EP3293833A1 - Current rail connector - Google Patents

Abstract

A busbar connector for the electrically conductive connection of lines (7) of comb-like current-carrying profiles (2), which are accessible via via ridge webs (6) of the current-carrying profile (2) laterally limited grooves (8) will be described. The busbar connector has plug contacts (1) which are each designed to be plugged into a groove (8) of a current-carrying profile (2). The plug contacts (1) each have a contact lug (9), a spring contact tongue (10) protruding from the plane of the contact lug (9) and a stop surface (11) projecting from the plane of the contact lug (9). The spring contact tongue (10) is arranged in the space between the stop surface (11) and the free end of the contact lug (9).

Description

The invention relates to a busbar connector for electrically conductive connection of lines of comb-like current-carrying profiles, which are accessible via ridges of the current-carrying profile laterally limited grooves, wherein the busbar connector has plug contacts, which are each designed for insertion into a groove of a current-carrying profile.

Such busbar connectors are used in particular for lighting systems in buildings in order to electrically connect lines of comb-like current-carrying profiles to one another. With such current management profiles devices, in particular lights or other energy and / or data to be supplied with easily variable installation site can be supplied inexpensively, easily and visually appealing.

DE 10 2010 032 383 B4 discloses a bus bar connector for electrically conductive connection of associated leads received in open grooves of a comb-like current-carrying profile of two adjacent bus bars and extending in the longitudinal direction of the bus bars. The housing of the busbar connector has a length compensating portion, which connects two housing parts relative to each other movable. The busbar connector is plugged from the top of the current guide profiles on this.

US 3,831,130A shows a coupling element for current-carrying profiles, which is inserted frontally into the current-carrying profiles. The electrical leads of the current-carrying profiles are contacted in an electrically conductive manner by pairs of opposing leaf spring contacts.

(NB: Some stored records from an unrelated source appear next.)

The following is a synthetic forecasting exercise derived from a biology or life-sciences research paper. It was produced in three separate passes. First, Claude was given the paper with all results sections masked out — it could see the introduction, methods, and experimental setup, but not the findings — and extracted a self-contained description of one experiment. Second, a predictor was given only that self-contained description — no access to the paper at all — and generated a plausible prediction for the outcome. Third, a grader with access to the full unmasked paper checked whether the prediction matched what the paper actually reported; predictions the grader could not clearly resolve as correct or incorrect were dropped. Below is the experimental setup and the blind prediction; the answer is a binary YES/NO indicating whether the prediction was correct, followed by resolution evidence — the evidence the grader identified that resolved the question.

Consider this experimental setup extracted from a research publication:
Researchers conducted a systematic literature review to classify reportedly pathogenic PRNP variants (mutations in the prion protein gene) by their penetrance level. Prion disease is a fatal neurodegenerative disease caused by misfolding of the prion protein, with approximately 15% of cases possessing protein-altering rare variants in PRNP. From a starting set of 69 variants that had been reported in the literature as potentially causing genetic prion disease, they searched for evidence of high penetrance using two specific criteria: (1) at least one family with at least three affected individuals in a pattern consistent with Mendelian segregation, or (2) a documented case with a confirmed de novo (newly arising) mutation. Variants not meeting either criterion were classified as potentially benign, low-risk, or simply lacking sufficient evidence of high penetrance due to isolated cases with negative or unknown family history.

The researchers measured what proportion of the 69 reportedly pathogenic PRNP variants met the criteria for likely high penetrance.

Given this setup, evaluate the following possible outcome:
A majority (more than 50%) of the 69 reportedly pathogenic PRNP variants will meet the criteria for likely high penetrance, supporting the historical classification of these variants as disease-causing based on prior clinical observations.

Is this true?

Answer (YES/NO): NO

US 4,053,194 A discloses a busbar connector for frontal insertion in busbars with protruding laterally from tabs blade contacts.

DE 35 02 864 C2 shows a device for blunt electrical connection of the ends of parallel juxtaposed busbars in busbar trunking. The connecting pieces are formed as flexible metal bands, which are frictionally clamped with contact ends between the busbar ends and Isolierstoffstücken.

Proceeding from this, it is an object of the present invention to provide an improved busbar connector with which the risk of contact movements between the spring contact tongue and the thus contacted line of a current-carrying profile is further reduced.

The object is achieved with the busbar connector having the features of claim 1. Advantageous embodiments are described in the subclaims.

It is proposed that the plug contacts of the busbar connector each have a contact lug, a projecting from the plane of the contact lug spring contact tongue and projecting from the plane of the contact lug stop surface, wherein the spring contact tongue is disposed in the space between the stop surface and the free end of the contact lug.

The electrically conductive contacting of the busbar connector is thus effected by a protruding from a contact tab spring contact tongue. The position fixation of the spring contact tongue on the thus contacted line is improved by a stop surface, which also protrudes from the contact lug and forms a stop between the contact lug and the ridge of the current-carrying profile. With the help of this stop surface of the insertion of the contact lug is limited in the direction of extension of the comb webs in the current-carrying profile inside. With that you can Contact movements between the spring contact tongue and contacted by the spring contact tongue line can be prevented by means of the stop surface.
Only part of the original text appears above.